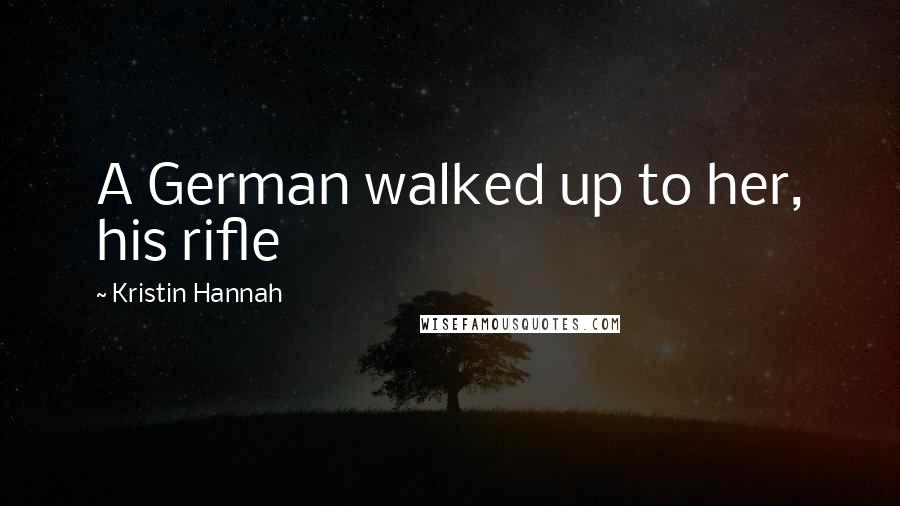 Kristin Hannah Quotes: A German walked up to her, his rifle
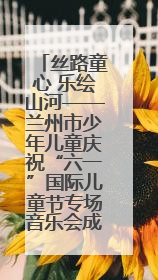 丝路童心 乐绘山河——兰州市少年儿童庆祝“六一”国际儿童节专场音乐会成功举办
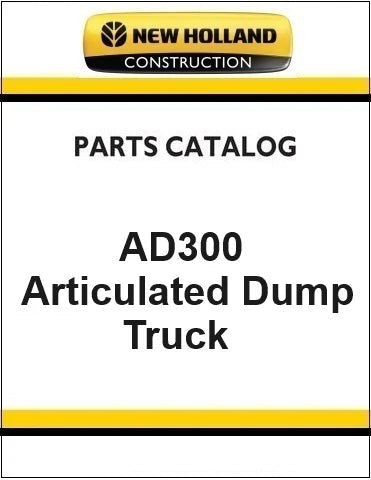 New Holland AD300 Articulated Dump Truck Pdf Parts Catalog Manual Download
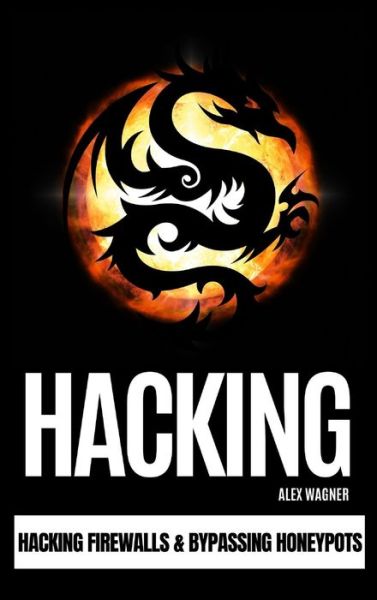 Hacking - Alex Wagner - Livros - Sabi Shepherd Ltd - 9781839381171 - 15 de agosto de 2019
- - - - - - -
**WHAT IS EXPECTED**
Once the pictures are set aside, give the listing again word for word.

**EXERCISE OUTPUT**
 Kristin Hannah Quotes: A German walked up to her, his rifle
 丝路童心 乐绘山河——兰州市少年儿童庆祝“六一”国际儿童节专场音乐会成功举办
 New Holland AD300 Articulated Dump Truck Pdf Parts Catalog Manual Download
 Hacking - Alex Wagner - Livros - Sabi Shepherd Ltd - 9781839381171 - 15 de agosto de 2019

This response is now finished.